The scatterplot does not suggest that farms with higher rainfall or irrigation tend to have greater yields of wheat. However the data are observational and may not therefore show causal relationships.

The researcher should not conclude that irrigation has no effect on wheat yields

The study was conducted over a large region in which the climate varied, so other characteristics of the sampled farms may also affect wheat yield. In particular, the mean summer temperature is a lurking variable that may affect the relationship — wetter farms also tend to be colder and the lower temperature may counter any benefits from higher rainfall.

Click the checkbox Show Temperature to discover which farms are hottest and coldest. Temperature is indeed a lurking variable here — there is a positive relationship between wheat yield and rainfall within each temperature group. If information about temperature was not available, the wrong conclusion about the likely effect of irrigation would be reached.

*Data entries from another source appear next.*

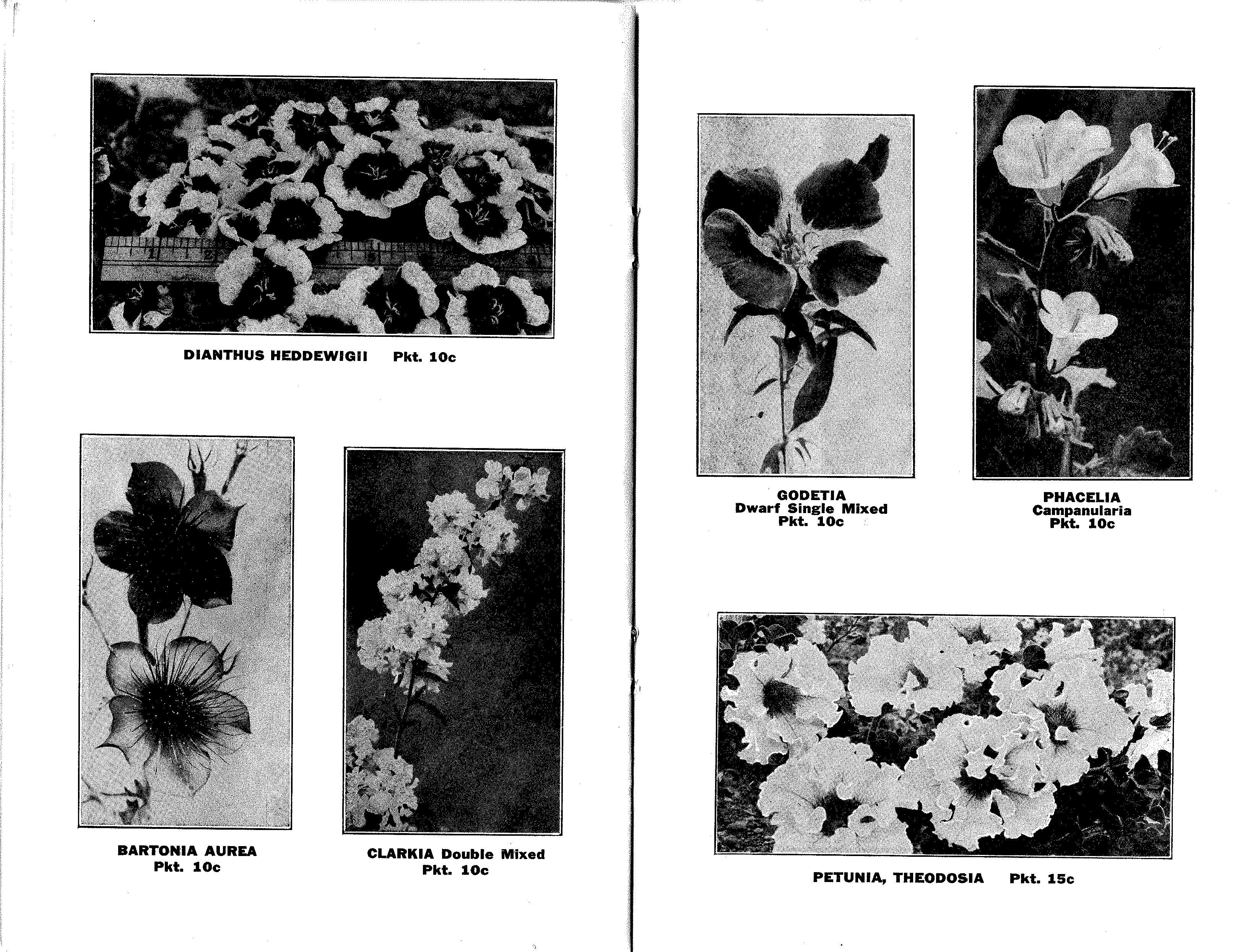 DIANTHUS HEDDEWIGII Pkt. 10c

BARTONIA AUREA
Pkt. 10c

CLARKIA Double Mixed
Pkt. 10c

GODETIA
Dwarf Single Mixed
Pkt. 10c

PHACELIA
Campanularia
Pkt. 10c

PETUNIA, THEODOSIA Pkt. 15c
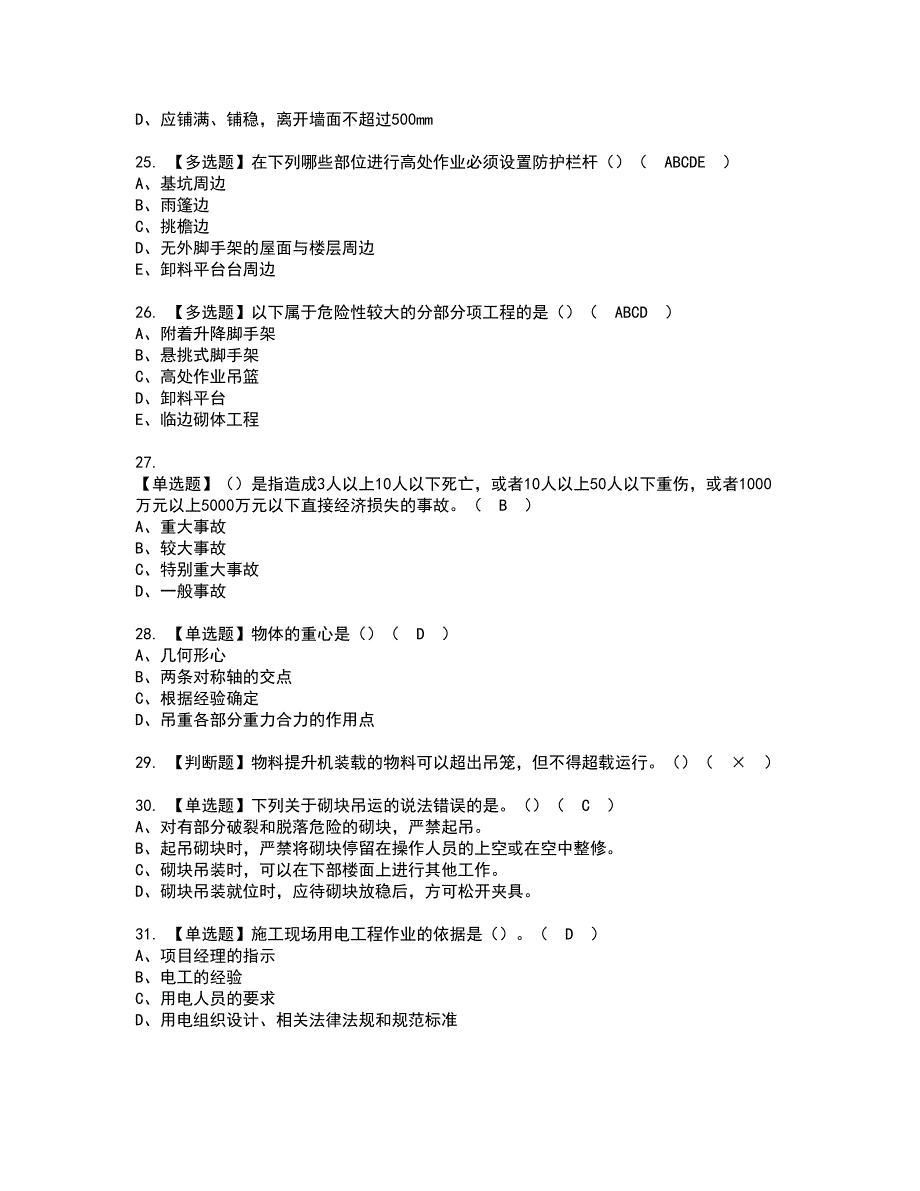 D、应铺满、铺稳，离开墙面不超过500mm

25. 【多选题】在下列哪些部位进行高处作业必须设置防护栏杆（）（ ABCDE ）
A、基坑周边
B、雨篷边
C、挑檐边
D、无外脚手架的屋面与楼层周边
E、卸料平台台周边

26. 【多选题】以下属于危险性较大的分部分项工程的是（）（ ABCD ）
A、附着升降脚手架
B、悬挑式脚手架
C、高处作业吊篮
D、卸料平台
E、临边砌体工程

27.
【单选题】（）是指造成3人以上10人以下死亡，或者10人以上50人以下重伤，或者1000万元以上5000万元以下直接经济损失的事故。（ B ）
A、重大事故
B、较大事故
C、特别重大事故
D、一般事故

28. 【单选题】物体的重心是（）（ D ）
A、几何形心
B、两条对称轴的交点
C、根据经验确定
D、吊重各部分重力合力的作用点

29. 【判断题】物料提升机装载的物料可以超出吊笼，但不得超载运行。（）（ × ）

30. 【单选题】下列关于砌块吊运的说法错误的是。（）（ C ）
A、对有部分破裂和脱落危险的砌块，严禁起吊。
B、起吊砌块时，严禁将砌块停留在操作人员的上空或在空中整修。
C、砌块吊装时，可以在下部楼面上进行其他工作。
D、砌块吊装就位时，应待砌块放稳后，方可松开夹具。

31. 【单选题】施工现场用电工程作业的依据是（）。（ D ）
A、项目经理的指示
B、电工的经验
C、用电人员的要求
D、用电组织设计、相关法律法规和规范标准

Irrigation and wheat growth: an experiment

In an experimental study, the researcher controls moisture in each farm using supplementary irrigation.

In the experiment whose results are displayed below, farms from wetter areas are not used (since it is not possible to use irrigation to reduce moisture, only to increase it). In each of 8 farms, 3 fields were used in the study, so that the fields in each group of 3 are as similar as possible. Irrigation is used to control moisture in each field, so that the three fields in each farm get the equivalent of 2, 2.5 and 3 mm of rainfall per day over the growing season.

Since differences between temperature, sunshine, and other variables that may affect wheat yields are no longer related to moisture, any differences between yields can be causally attributed to moisture.

The jittered dot plot below shows the results of the experiment.

Since there are similar proportions of warm farms in all three groups, a similar picture of the effect of moisture is obtained whether or not we take account of temperature. From the results shown above, we would conclude that increasing moisture by 1 mm per day would increase wheat yields by approximately 0.4 tonnes per hectare.